:: Exercise input ::
────────

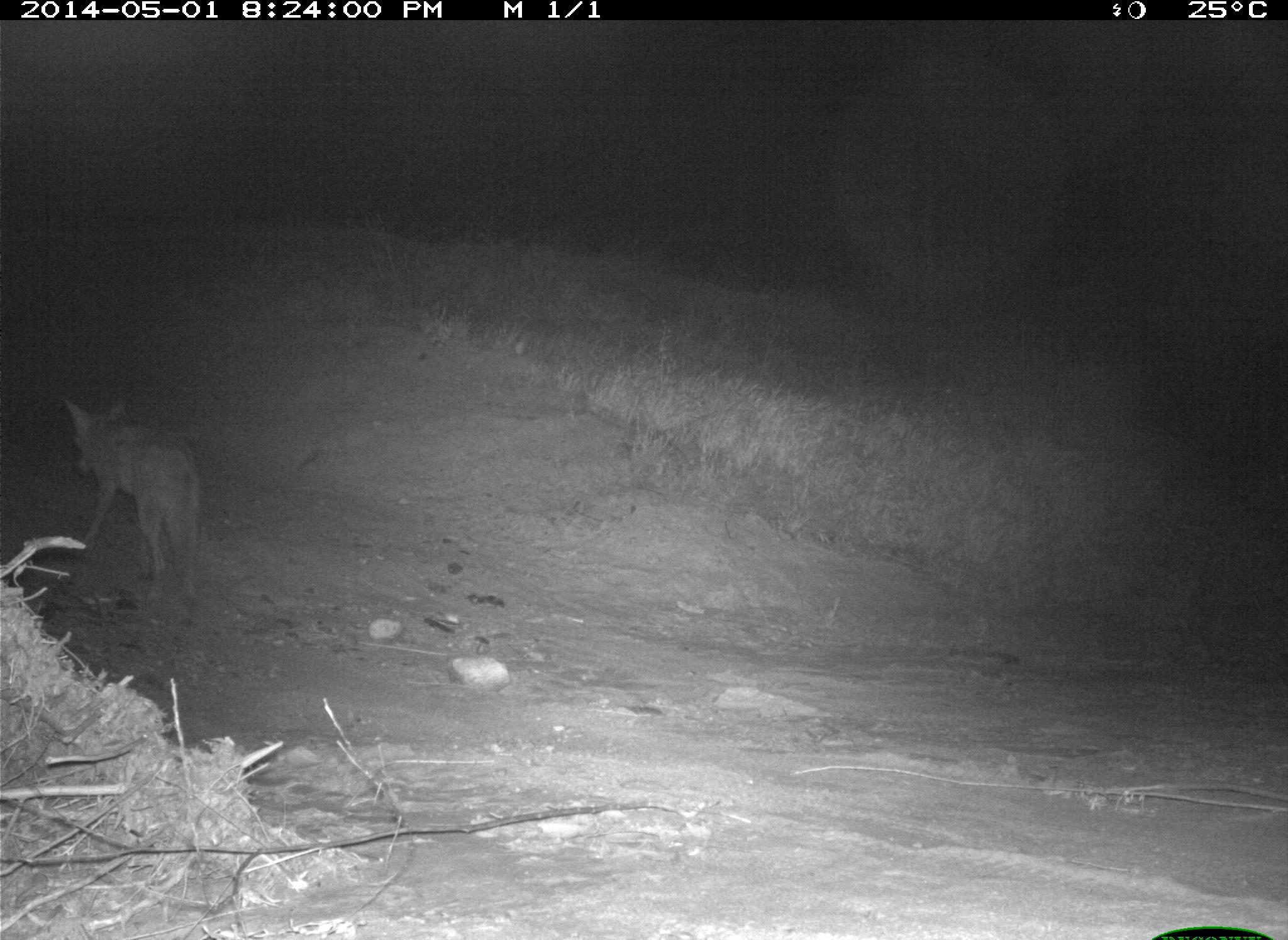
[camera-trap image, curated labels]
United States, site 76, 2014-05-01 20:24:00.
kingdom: Animalia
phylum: Chordata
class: Mammalia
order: Carnivora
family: Canidae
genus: Canis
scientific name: Canis latrans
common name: coyote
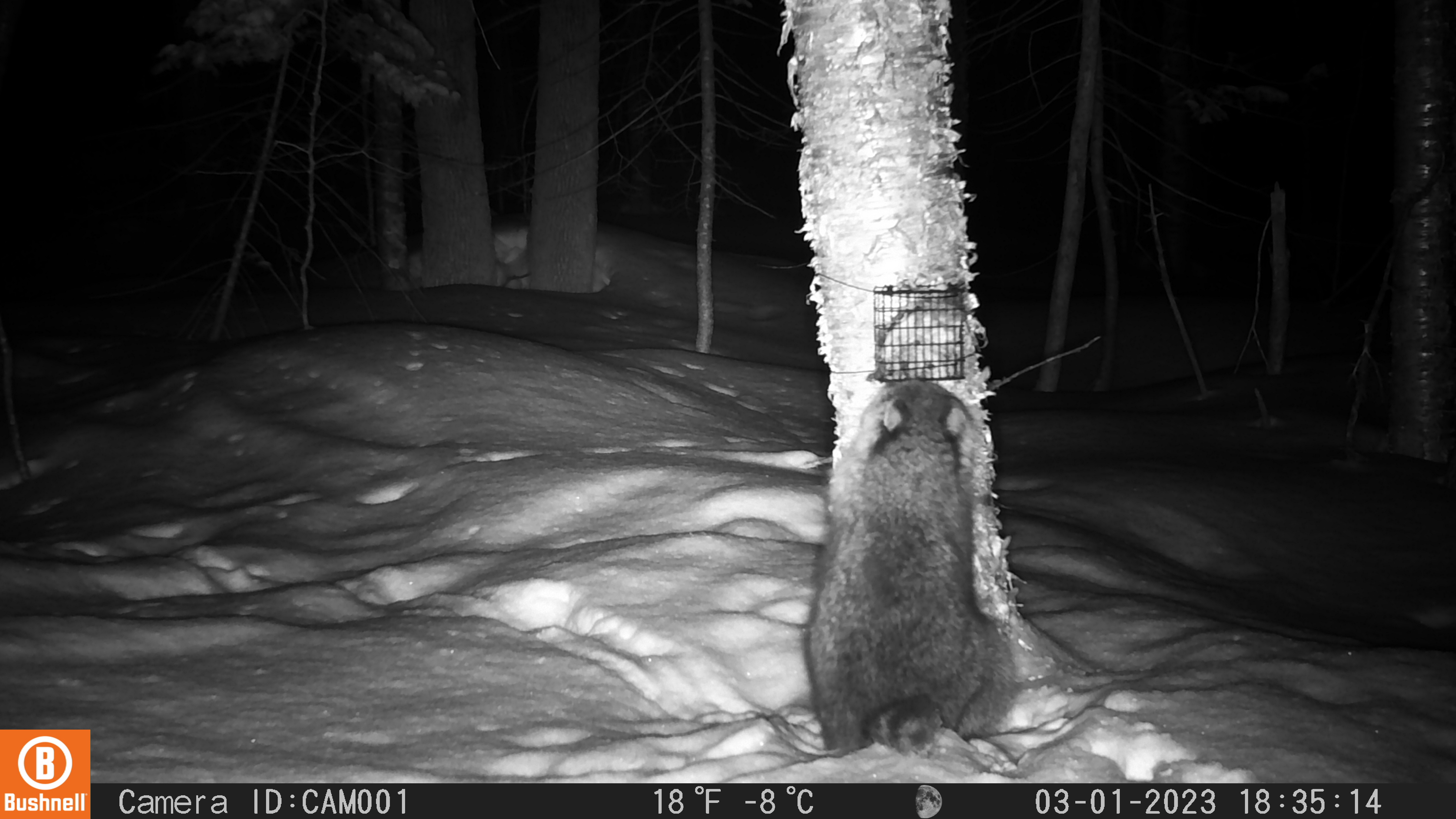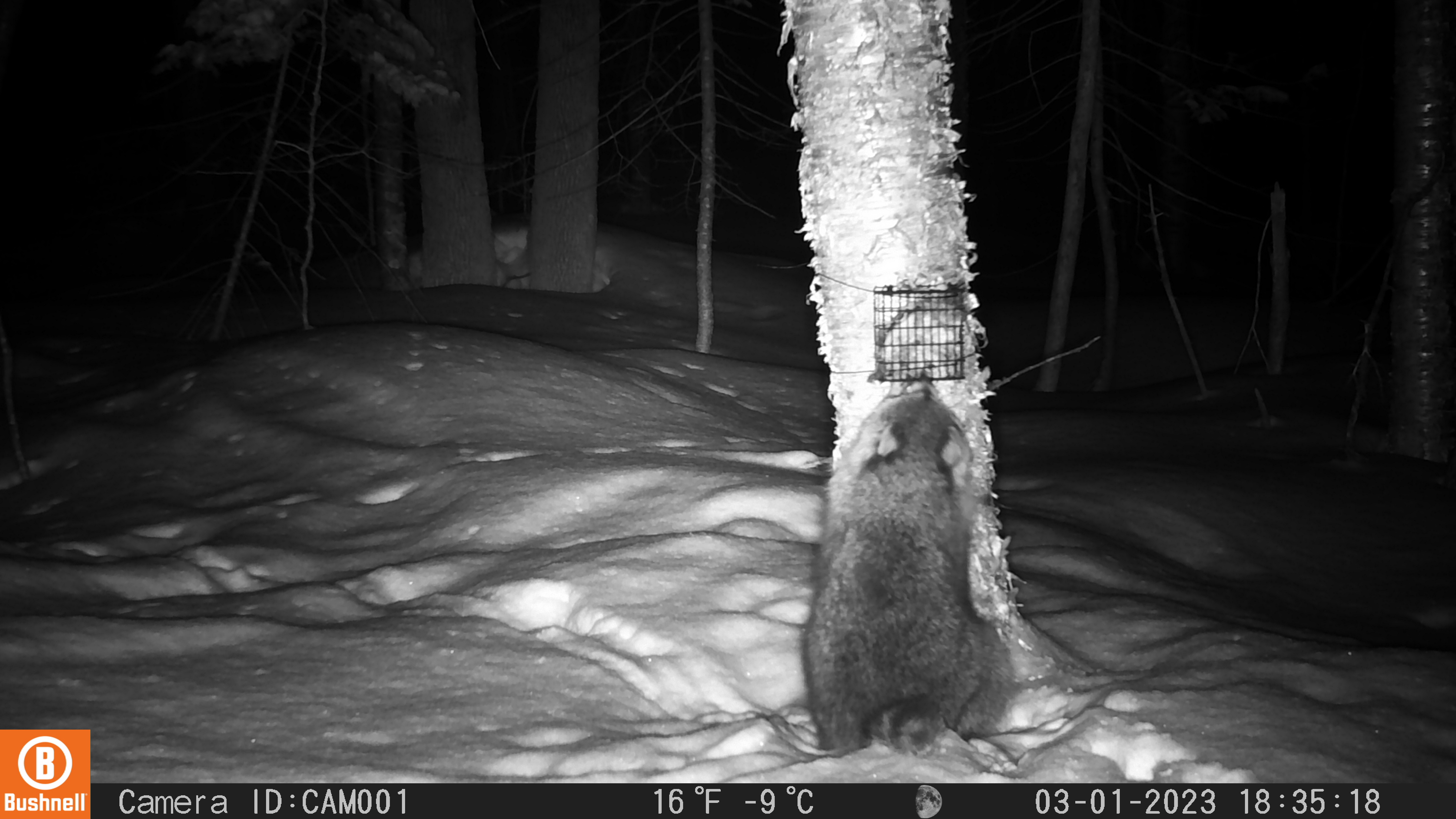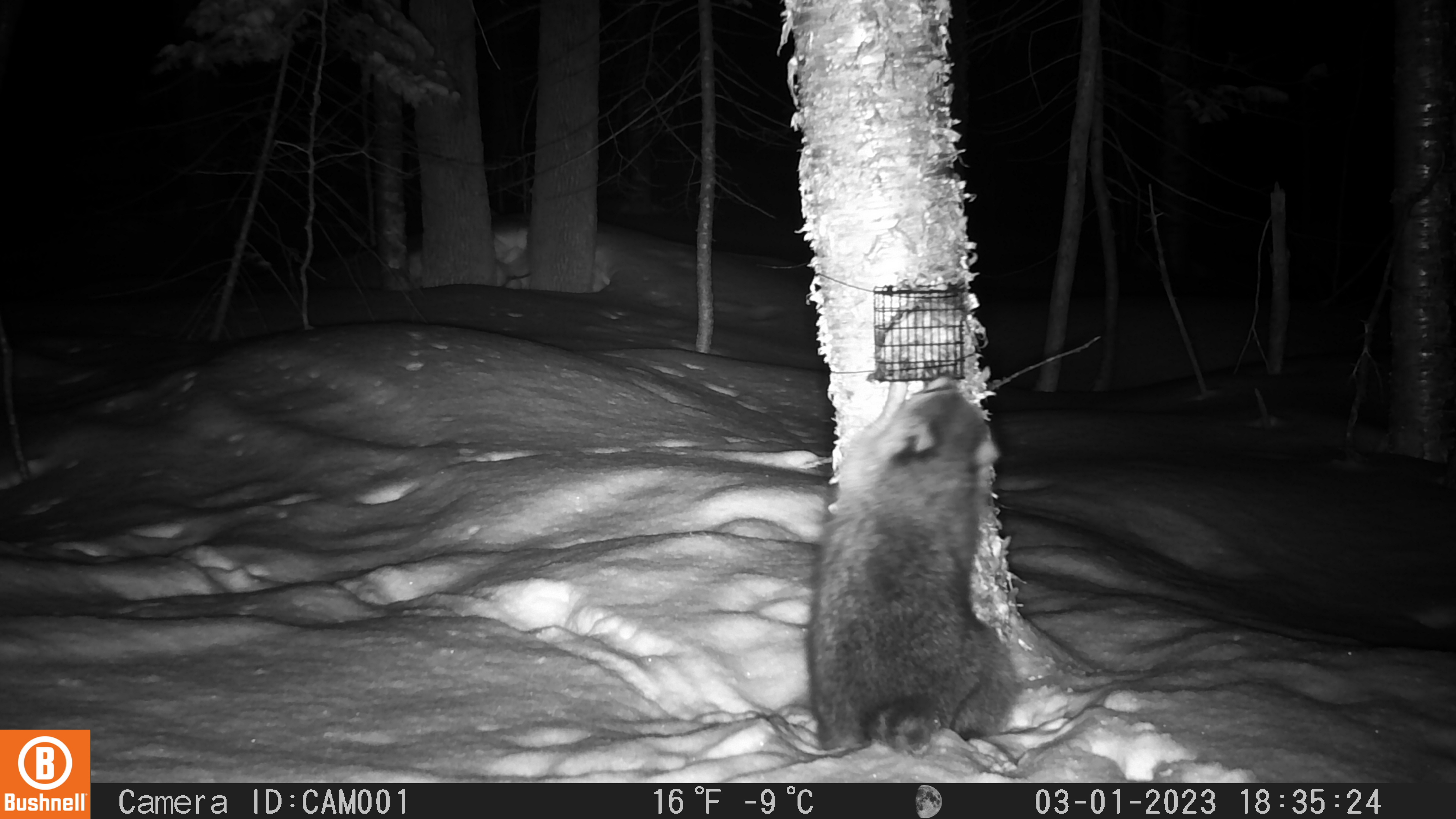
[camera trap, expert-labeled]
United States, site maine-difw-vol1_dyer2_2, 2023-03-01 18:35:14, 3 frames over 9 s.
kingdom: Animalia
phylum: Chordata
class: Mammalia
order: Carnivora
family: Procyonidae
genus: Procyon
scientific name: Procyon lotor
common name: raccoon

────────

:: What you should do ::
Pictures stay out; the entries above are to be output exactly as given.

:: The completed task ::
[camera-trap image, curated labels]
United States, site 76, 2014-05-01 20:24:00.
kingdom: Animalia
phylum: Chordata
class: Mammalia
order: Carnivora
family: Canidae
genus: Canis
scientific name: Canis latrans
common name: coyote
[camera trap, expert-labeled]
United States, site maine-difw-vol1_dyer2_2, 2023-03-01 18:35:14, 3 frames over 9 s.
kingdom: Animalia
phylum: Chordata
class: Mammalia
order: Carnivora
family: Procyonidae
genus: Procyon
scientific name: Procyon lotor
common name: raccoon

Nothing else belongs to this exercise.